Records of scene-based questions
━━━

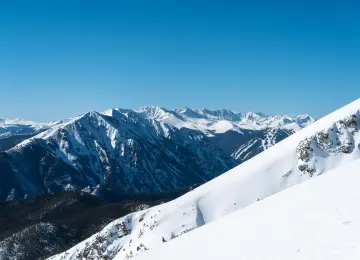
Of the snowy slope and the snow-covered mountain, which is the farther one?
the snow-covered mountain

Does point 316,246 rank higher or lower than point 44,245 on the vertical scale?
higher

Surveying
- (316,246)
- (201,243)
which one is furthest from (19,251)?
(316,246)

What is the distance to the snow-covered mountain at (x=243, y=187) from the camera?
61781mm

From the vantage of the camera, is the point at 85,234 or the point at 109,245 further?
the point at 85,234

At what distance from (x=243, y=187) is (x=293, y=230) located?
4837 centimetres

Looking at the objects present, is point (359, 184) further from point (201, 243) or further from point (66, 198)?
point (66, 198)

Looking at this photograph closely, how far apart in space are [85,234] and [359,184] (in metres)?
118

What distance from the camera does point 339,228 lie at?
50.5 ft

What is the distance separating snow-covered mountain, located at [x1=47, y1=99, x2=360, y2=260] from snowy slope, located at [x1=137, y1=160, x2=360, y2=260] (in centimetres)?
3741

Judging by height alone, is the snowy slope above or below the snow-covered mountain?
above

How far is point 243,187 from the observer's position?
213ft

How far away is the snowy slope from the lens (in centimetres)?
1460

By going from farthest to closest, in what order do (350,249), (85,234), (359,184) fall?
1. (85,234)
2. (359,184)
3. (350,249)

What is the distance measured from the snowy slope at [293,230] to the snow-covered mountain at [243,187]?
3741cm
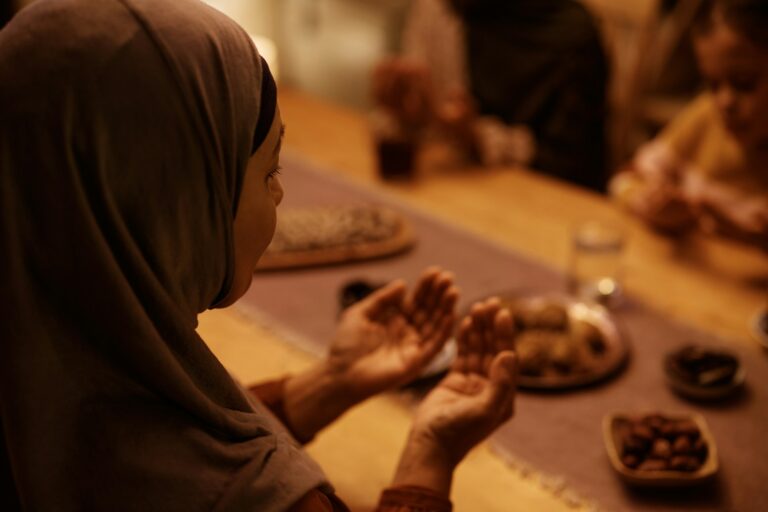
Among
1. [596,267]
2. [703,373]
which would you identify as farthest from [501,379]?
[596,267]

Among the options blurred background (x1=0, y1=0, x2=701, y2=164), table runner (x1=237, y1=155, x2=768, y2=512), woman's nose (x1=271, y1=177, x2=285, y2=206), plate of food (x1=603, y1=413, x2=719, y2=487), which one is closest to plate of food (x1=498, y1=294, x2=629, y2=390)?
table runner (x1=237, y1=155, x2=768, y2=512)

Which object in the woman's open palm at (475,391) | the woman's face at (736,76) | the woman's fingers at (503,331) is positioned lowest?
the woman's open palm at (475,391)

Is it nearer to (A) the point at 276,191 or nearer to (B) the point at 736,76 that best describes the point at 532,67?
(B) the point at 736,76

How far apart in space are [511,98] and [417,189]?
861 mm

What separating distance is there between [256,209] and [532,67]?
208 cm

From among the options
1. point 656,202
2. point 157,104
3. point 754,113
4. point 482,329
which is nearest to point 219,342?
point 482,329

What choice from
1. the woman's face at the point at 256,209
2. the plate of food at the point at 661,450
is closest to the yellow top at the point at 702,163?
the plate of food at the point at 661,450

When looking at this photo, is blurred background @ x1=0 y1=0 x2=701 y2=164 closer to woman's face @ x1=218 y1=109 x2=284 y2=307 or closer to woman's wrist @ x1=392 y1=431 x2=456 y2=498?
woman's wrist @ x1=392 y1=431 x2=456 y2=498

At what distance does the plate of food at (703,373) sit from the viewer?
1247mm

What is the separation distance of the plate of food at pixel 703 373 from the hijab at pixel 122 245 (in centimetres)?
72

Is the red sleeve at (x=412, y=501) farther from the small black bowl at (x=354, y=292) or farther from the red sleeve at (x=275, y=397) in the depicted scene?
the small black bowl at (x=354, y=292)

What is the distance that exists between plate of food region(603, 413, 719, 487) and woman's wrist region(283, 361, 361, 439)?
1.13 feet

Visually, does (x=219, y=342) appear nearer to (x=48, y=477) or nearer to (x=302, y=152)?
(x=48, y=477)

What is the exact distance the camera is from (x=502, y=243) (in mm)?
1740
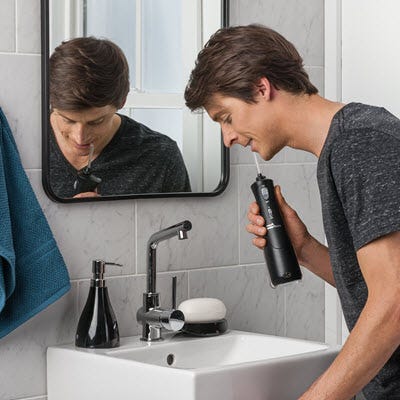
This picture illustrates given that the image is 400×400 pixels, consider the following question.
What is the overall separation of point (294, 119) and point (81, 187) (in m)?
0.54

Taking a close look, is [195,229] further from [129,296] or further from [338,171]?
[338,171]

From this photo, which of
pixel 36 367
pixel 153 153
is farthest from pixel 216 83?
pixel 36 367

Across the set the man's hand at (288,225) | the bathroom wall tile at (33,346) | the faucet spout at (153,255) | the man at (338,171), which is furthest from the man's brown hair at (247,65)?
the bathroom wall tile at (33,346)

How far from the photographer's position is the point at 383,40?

━━━

Only the lines from the one containing "At what distance does" through the end of the listing are to be quoted, exactly and with both ends included; pictures are left out.

At what distance does the plate of food at (703,373) sit from the viewer?
1247mm

What is the separation distance of the plate of food at pixel 703 373 from the hijab at pixel 122 245 (in centimetres)?
72

Is the red sleeve at (x=412, y=501) farther from the small black bowl at (x=354, y=292) or farther from the red sleeve at (x=275, y=397) in the depicted scene?
the small black bowl at (x=354, y=292)

What is the distance that exists between plate of food region(603, 413, 719, 487) and woman's wrist region(283, 361, 361, 439)?
1.13 feet

Visually, does (x=219, y=342) appear nearer to (x=48, y=477) or nearer to (x=302, y=152)?
(x=48, y=477)

What is the exact distance the camera is from (x=502, y=243) (in mm)?
1740
This picture illustrates given that the image is 400×400 pixels, consider the following question.
What is the overall separation of point (294, 119) and point (81, 187) (in m)?
0.54

Taking a close look, is [195,229] further from [129,296] or further from [338,171]?
[338,171]

From this photo, which of
pixel 36 367
pixel 153 153
is farthest from pixel 216 83?
pixel 36 367

Across the set the man's hand at (288,225) | the bathroom wall tile at (33,346) | the faucet spout at (153,255) | the man at (338,171), which is furthest from the man's brown hair at (247,65)?
the bathroom wall tile at (33,346)

How far from the photographer's position is the point at 383,40?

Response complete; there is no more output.